The time device is destroyed along with the sphere.
 
...No.

The destruction of the sphere would mean nothing. It would come after the building/launch of the sphere, after all. In every universe where the Borg gained access to the sphere, they would launch it to the past, and every launch would count towards changing the universe to the Collective's liking. Those times the mission failed, the 24th century Borg would simply see a world that needed changing, and would launch their freshly built one and only time machine to its first mission. The one time the mission succeeded, the 24th century Borg would see a world they liked, and would not launch the one and only time machine they had just built.

The Borg would only ever need one time machine for infinitely many time travel attempts. It would always be the same machine, and always only sent on a maiden voyage. For as many times as it took.

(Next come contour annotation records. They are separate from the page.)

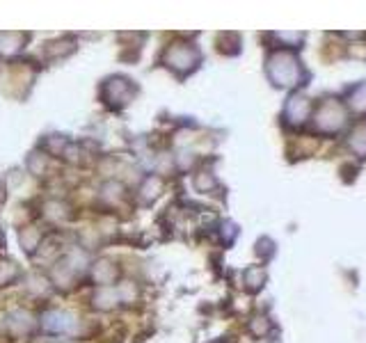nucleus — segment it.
<instances>
[{
  "label": "nucleus",
  "mask_w": 366,
  "mask_h": 343,
  "mask_svg": "<svg viewBox=\"0 0 366 343\" xmlns=\"http://www.w3.org/2000/svg\"><path fill=\"white\" fill-rule=\"evenodd\" d=\"M346 108L355 110V113L364 115L366 113V83L355 85L346 96Z\"/></svg>",
  "instance_id": "7ed1b4c3"
},
{
  "label": "nucleus",
  "mask_w": 366,
  "mask_h": 343,
  "mask_svg": "<svg viewBox=\"0 0 366 343\" xmlns=\"http://www.w3.org/2000/svg\"><path fill=\"white\" fill-rule=\"evenodd\" d=\"M316 121L325 133H337L343 126V121H346V110H343L341 103H337V98H328V101L318 108Z\"/></svg>",
  "instance_id": "f257e3e1"
},
{
  "label": "nucleus",
  "mask_w": 366,
  "mask_h": 343,
  "mask_svg": "<svg viewBox=\"0 0 366 343\" xmlns=\"http://www.w3.org/2000/svg\"><path fill=\"white\" fill-rule=\"evenodd\" d=\"M309 110H311V106H309L307 98L296 96V98H291V103H288V108H286V113H288L291 117H296V119H293V124L300 126V124H303V121L307 119Z\"/></svg>",
  "instance_id": "20e7f679"
},
{
  "label": "nucleus",
  "mask_w": 366,
  "mask_h": 343,
  "mask_svg": "<svg viewBox=\"0 0 366 343\" xmlns=\"http://www.w3.org/2000/svg\"><path fill=\"white\" fill-rule=\"evenodd\" d=\"M277 66H275V73H273V78L277 81V85H300L298 81L303 78L305 71H303V66H300V62L293 58V55H284V64L282 66L279 64V60L275 58Z\"/></svg>",
  "instance_id": "f03ea898"
},
{
  "label": "nucleus",
  "mask_w": 366,
  "mask_h": 343,
  "mask_svg": "<svg viewBox=\"0 0 366 343\" xmlns=\"http://www.w3.org/2000/svg\"><path fill=\"white\" fill-rule=\"evenodd\" d=\"M348 147L357 153L360 158L366 156V121L360 126H355L352 133H350V138H348Z\"/></svg>",
  "instance_id": "39448f33"
}]
</instances>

And no, there would be no need for a means of relaying information. The universe would simply either be in need of tampering, or then not. The Borg would not need to be aware whether they or somebody else had already engaged in tampering. They would just make the choice based on how the universe appealed to them.

Timo Saloniemi

Except that if you go by multiverse theory then the Borg aren't trying to (indeed, generally can't) alter their own timeline; all they can do is try to have other timelines develop in a manner more amenable to them.

Then again, if anyone was smart enough to time travel, check quantum signatures, and then figure out a way to get back into their timeline of origin, it would be the Borg. But then, that would be a predestination paradox. The Borg were in the past of the timeline because they were always in the past of the timeline.